Using the predict() function we compute the predictions of our model tweetCART on the new data set testSparse. Be careful to add the argument type = "class" to make sure we get class predictions.
predictCART <- predict(tweetCART, newdata = testSparse, type = "class")
And from the predictions we can compute the confusion matrix:
cmat_CART <- table(testSparse$Negative, predictCART)
cmat_CART
## predictCART
## FALSE TRUE
## FALSE 294 6
## TRUE 37 18
accu_CART <- (cmat_CART[1,1] + cmat_CART[2,2])/sum(cmat_CART)
Let’s compare this to a simple baseline model that always predicts non-negative (i.e. the most common value of the dependent variable).
To compute the accuracy of the baseline model, let’s make a table of just the outcome variable Negative.
cmat_baseline <- table(testSparse$Negative)
cmat_baseline
##
## FALSE TRUE
## 300 55
accu_baseline <- max(cmat_baseline)/sum(cmat_baseline)
The accuracy of the baseline model is then 0.8451.
So the CART model does better than the simple baseline model.
How well would a Random Forest model do?
We use the randomForest() function to predict Negative again using all of our other variables as independent variables and the data set trainSparse.

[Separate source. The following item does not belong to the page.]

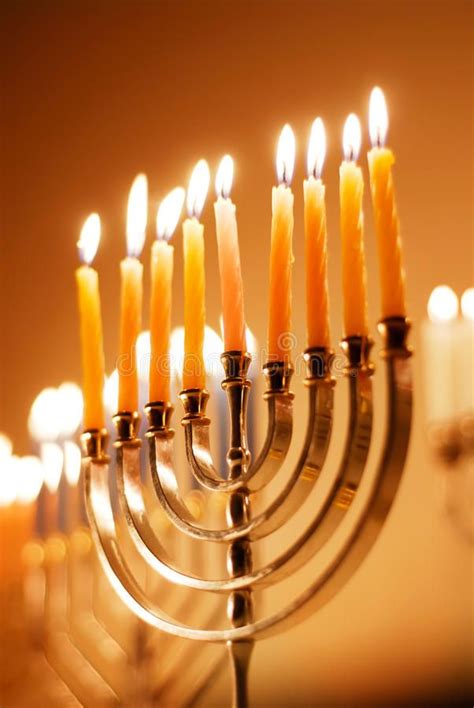 a menorah with many lit candles in it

Again we use the default parameter settings:
set.seed(123)
tweetRF <- randomForest(Negative ~ . , data = trainSparse)
tweetRF
##
## Call:
## randomForest(formula = Negative ~ ., data = trainSparse)
## Type of random forest: classification
## Number of trees: 500
## No. of variables tried at each split: 17
##
## OOB estimate of error rate: 11.26%
## Confusion matrix:
## FALSE TRUE class.error
## FALSE 685 14 0.02002861
## TRUE 79 48 0.62204724
And then compute the Out-of-Sample predictions:
predictRF <- predict(tweetRF, newdata = testSparse)
and compute the confusion matrix:
cmat_RF <- table(testSparse$Negative, predictRF)
cmat_RF
## predictRF
## FALSE TRUE
## FALSE 293 7
## TRUE 34 21
accu_RF <- (cmat_RF[1,1] + cmat_RF[2,2])/sum(cmat_RF)
The overall accuracy of this Random Forest model is 0.8845
This is a little better than the CART model, but due to the interpretability of the CART model, this latter would probably be preferred over the random forest model.
If you were to use cross-validation to pick the cp parameter for the CART model, the accuracy would increase to about the same as the random forest model.
So by using a bag-of-words approach and these models, we can reasonably predict sentiment even with a relatively small data set of tweets.
Build the model, using all independent variables as predictors:
tweetLog <- glm(Negative ~ . , data = trainSparse, family = "binomial")
# summary(tweetLog)
Prediction on the testing set:
tweetLog_predict_test <- predict(tweetLog, type = "response", newdata = testSparse)
Confusion matrix:
cmat_logRegr <- table(testSparse$Negative, tweetLog_predict_test > 0.5)
cmat_logRegr
##
## FALSE TRUE
## FALSE 257 43
## TRUE 21 34
accu_logRegr <- (cmat_logRegr[1,1] + cmat_logRegr[2,2])/sum(cmat_logRegr)
The overall accuracy of this logistic regression model is 0.8197, which is worse than the baseline (?!).
If you were to compute the accuracy on the training set instead, you would see that the model does really well on the training set.
This is an example of over-fitting. The model fits the training set really well, but does not perform well on the test set. A logistic regression model with a large number of variables is particularly at risk for overfitting.